The fear that descended on the population worked in Mina’s favor. Those who had been clogging the streets ran terrified into their homes or shops, seeking shelter where no shelter existed, for the fire of the Golds could melt stone. But at least they left the streets. Mina and Galdar made swift progress.

Arriving at one of the guard towers that stood along Sanction’s curtain wall, Mina yanked open a door at the tower’s base.

The tower was sparsely inhabited, most of its defenders had fled. Those who were left, hearing the door bang open, peered fearfully down the spiral stairs. One called out in a cracked voice, “Who goes there?”

Mina did not deign to answer, and the soldiers did not dare come down to find out. Galdar heard their footsteps retreat farther down the battlements.

He grabbed a torch, fumbled to light it from a slowmatch burning in a tub. Mina took the torch from him and led the way down a series of dank stone stairs to what appeared to be a blank wall, through which she walked without hesitation. Either the wall was illusion, or the Dark Queen had caused the solid stone to dissolve. Galdar didn’t know, and he had no intention of asking. He gritted his teeth and barged in after her, fully expecting to dash his brains out against the rock. He entered a dark tunnel that smelled strongly of brimstone. The walls were warm to the touch. Mina had ranged far ahead of him, and he had to hurry to catch up. The tunnel was built for humans, not minotaurs. He was forced to run with his shoulders hunched and his horns lowered. The heat increased. He guessed that they were passing directly under the moat of fire. The tunnel looked to be ancient. He wondered who had built it and why, more questions he was never going to have answered.

The tunnel ended at yet another wall. Galdar was relieved to see that Mina did not walk through this wall. She entered a small door. He squeezed in after her, a tight fit, to find himself in a prison cell.

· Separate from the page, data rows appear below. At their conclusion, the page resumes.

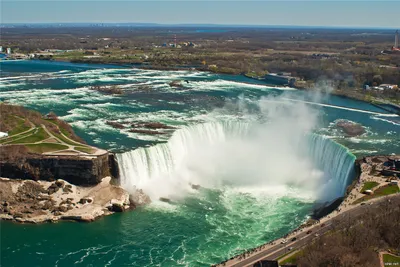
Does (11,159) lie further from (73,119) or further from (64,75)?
(64,75)

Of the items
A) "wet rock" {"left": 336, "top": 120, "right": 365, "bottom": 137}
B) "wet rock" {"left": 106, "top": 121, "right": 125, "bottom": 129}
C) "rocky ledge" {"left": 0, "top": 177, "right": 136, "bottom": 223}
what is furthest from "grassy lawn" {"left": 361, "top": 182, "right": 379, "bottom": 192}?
"wet rock" {"left": 106, "top": 121, "right": 125, "bottom": 129}

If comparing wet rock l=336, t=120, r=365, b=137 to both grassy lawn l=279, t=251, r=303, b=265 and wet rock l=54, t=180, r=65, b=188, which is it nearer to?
grassy lawn l=279, t=251, r=303, b=265

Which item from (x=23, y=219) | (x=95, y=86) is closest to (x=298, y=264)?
(x=23, y=219)

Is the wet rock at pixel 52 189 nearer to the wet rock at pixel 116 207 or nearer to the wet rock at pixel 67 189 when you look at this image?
the wet rock at pixel 67 189

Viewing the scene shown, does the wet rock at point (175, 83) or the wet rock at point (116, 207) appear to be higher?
the wet rock at point (175, 83)

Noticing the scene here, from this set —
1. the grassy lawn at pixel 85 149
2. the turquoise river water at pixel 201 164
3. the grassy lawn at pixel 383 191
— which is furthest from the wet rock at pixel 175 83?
the grassy lawn at pixel 383 191

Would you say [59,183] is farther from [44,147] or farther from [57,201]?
[44,147]
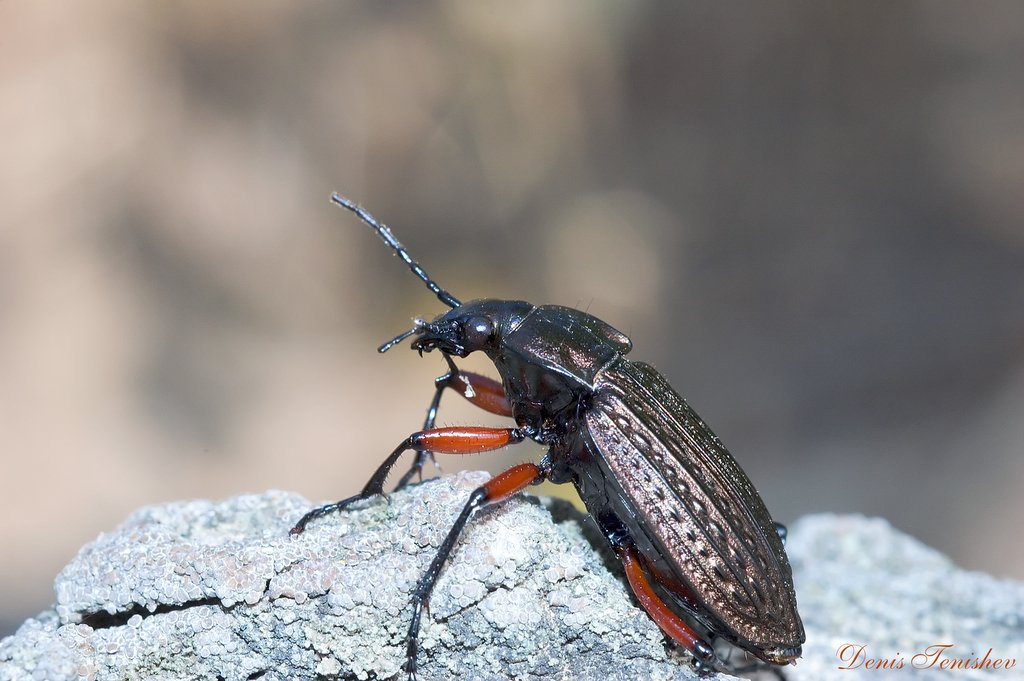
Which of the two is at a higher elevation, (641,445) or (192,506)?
(192,506)

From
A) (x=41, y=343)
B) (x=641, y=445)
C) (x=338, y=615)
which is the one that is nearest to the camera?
(x=338, y=615)

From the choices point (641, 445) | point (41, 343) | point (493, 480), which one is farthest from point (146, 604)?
point (41, 343)

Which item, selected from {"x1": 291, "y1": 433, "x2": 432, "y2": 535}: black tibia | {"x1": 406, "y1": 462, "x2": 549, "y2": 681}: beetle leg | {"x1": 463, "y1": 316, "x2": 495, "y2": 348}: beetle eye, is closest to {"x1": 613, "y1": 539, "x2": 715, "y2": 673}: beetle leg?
{"x1": 406, "y1": 462, "x2": 549, "y2": 681}: beetle leg

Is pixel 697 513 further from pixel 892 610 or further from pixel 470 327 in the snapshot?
pixel 892 610

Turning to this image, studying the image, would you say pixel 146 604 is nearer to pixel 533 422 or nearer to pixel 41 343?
pixel 533 422

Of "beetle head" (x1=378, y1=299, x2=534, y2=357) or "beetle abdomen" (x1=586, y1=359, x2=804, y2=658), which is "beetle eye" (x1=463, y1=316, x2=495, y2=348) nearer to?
"beetle head" (x1=378, y1=299, x2=534, y2=357)

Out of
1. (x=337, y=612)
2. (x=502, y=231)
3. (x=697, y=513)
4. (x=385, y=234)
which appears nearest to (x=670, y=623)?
(x=697, y=513)
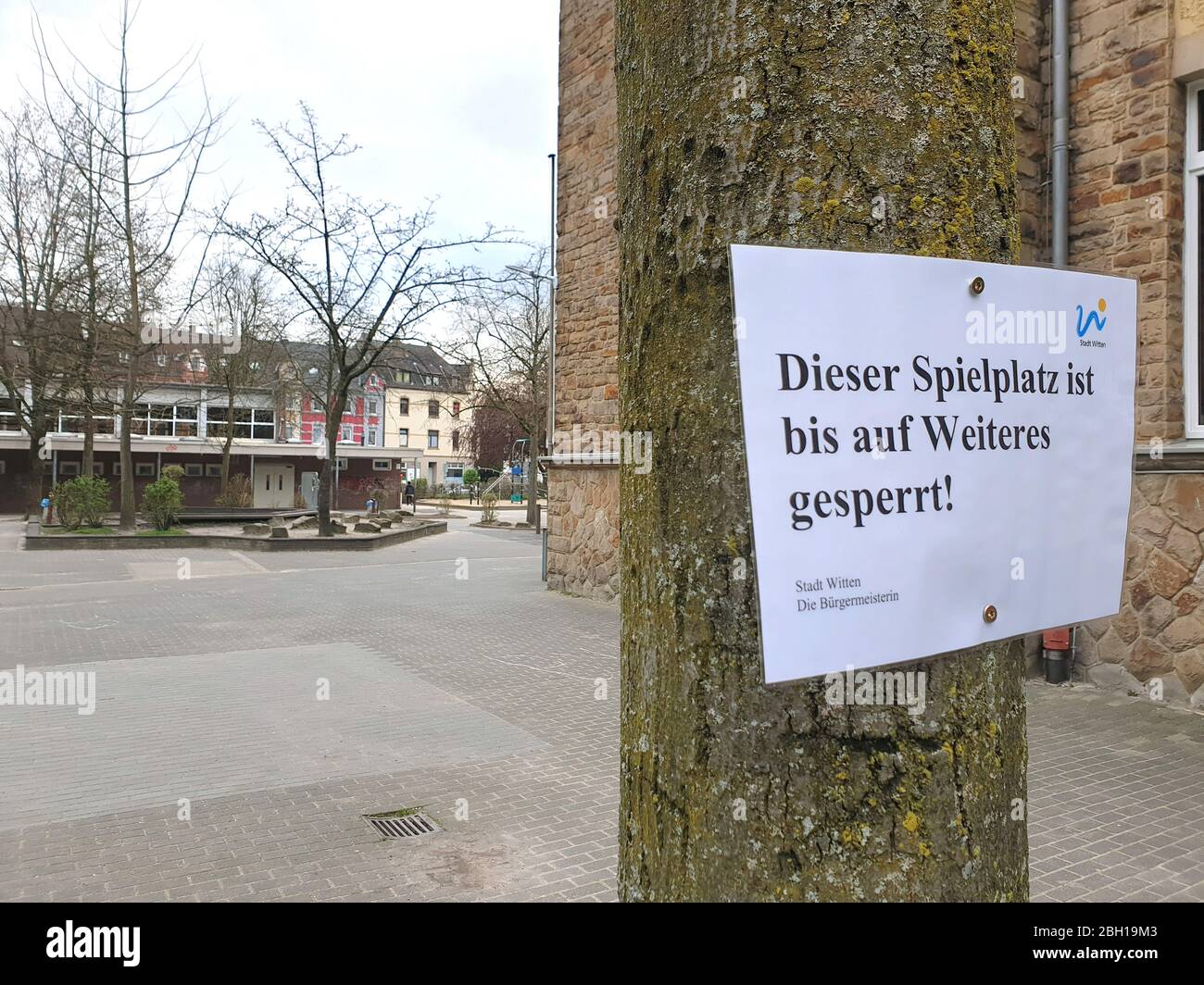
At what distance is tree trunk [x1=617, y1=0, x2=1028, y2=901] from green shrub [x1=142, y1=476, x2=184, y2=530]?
88.3ft

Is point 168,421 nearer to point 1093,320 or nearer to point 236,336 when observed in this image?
point 236,336

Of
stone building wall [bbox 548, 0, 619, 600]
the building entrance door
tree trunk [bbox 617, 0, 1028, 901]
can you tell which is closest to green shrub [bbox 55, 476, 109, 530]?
stone building wall [bbox 548, 0, 619, 600]

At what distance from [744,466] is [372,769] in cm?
489

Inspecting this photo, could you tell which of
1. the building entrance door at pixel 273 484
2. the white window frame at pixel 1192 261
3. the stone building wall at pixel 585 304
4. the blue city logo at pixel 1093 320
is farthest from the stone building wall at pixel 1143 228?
the building entrance door at pixel 273 484

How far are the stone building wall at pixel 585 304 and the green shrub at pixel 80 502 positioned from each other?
15.9 meters

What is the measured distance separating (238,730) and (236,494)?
116 feet

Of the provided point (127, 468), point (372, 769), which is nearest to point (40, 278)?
point (127, 468)

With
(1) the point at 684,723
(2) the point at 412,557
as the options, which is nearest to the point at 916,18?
(1) the point at 684,723

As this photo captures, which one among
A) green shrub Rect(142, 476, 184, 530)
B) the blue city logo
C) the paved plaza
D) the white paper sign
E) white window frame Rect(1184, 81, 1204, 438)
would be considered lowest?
the paved plaza

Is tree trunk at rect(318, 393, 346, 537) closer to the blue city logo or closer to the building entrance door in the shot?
the building entrance door

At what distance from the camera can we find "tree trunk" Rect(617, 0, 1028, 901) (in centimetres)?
135

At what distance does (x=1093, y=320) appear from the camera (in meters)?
1.65

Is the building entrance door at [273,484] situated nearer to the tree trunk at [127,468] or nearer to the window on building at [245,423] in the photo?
the window on building at [245,423]
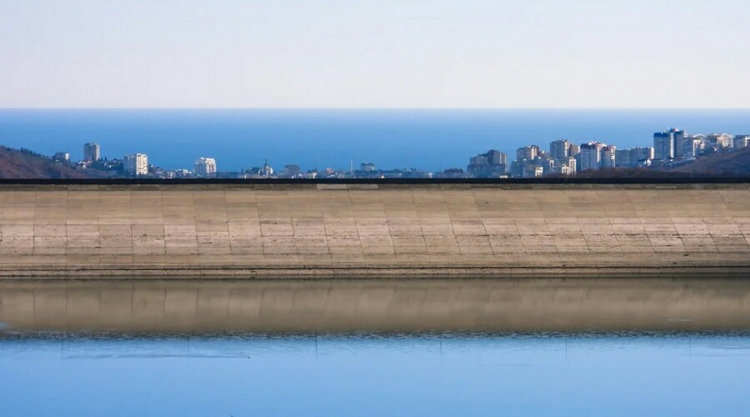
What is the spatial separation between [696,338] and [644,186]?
17.6m

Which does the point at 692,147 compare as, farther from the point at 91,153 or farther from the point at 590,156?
the point at 91,153

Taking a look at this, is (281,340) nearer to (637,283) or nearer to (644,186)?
(637,283)

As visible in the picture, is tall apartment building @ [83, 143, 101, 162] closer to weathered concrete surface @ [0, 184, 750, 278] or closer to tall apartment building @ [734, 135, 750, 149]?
weathered concrete surface @ [0, 184, 750, 278]

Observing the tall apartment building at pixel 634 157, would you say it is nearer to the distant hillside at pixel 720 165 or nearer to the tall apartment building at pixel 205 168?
the distant hillside at pixel 720 165

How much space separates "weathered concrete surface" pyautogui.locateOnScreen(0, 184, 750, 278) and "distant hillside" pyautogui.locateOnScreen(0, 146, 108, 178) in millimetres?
25394

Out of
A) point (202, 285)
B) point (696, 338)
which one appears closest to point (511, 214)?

Rats screeched and chittered at the light, scrambled to escape. The floor was alive with some sort of crawling insects that swarmed into the nooks and crevices of the crumbing stone walls. The cell door hung on a single rusted hinge.

Mina left the cell, that opened up into a corridor. Galdar caught a glimpse of other rooms extending off the main hall and he knew where he was—the Temple of Duerghast. Thinking back to what he had heard about this temple, he guessed that these were the torture chambers where once the prisoners of the dragonarmy were “questioned.” The light of his torch did not penetrate far into the shadows, for which he was grateful.

He hated this place, wished himself away from it, wished himself anywhere but here, even in the city above, though that city might be crawling with gold dragons. The screams of the dying echoed in these dark corridors, the walls were wet with tears and blood.

Mina looked neither to the right nor the left. The light of her torch illuminated a flight of stairs, leading upward. Climbing those stairs, Galdar had the feeling he was clawing his way back from death. They reached ground level, the main part of the temple.

Cracks had opened in the walls, and Galdar was able to catch a whiff of fresh air. Though it smelled strongly of sulfur from the moat of fire, the smell up here was better than what he’d smelled below. He drew in a deep breath.

Rays of dust-clouded sunlight filtered through the cracks. Galdar started to douse the torch, but Mina stopped him.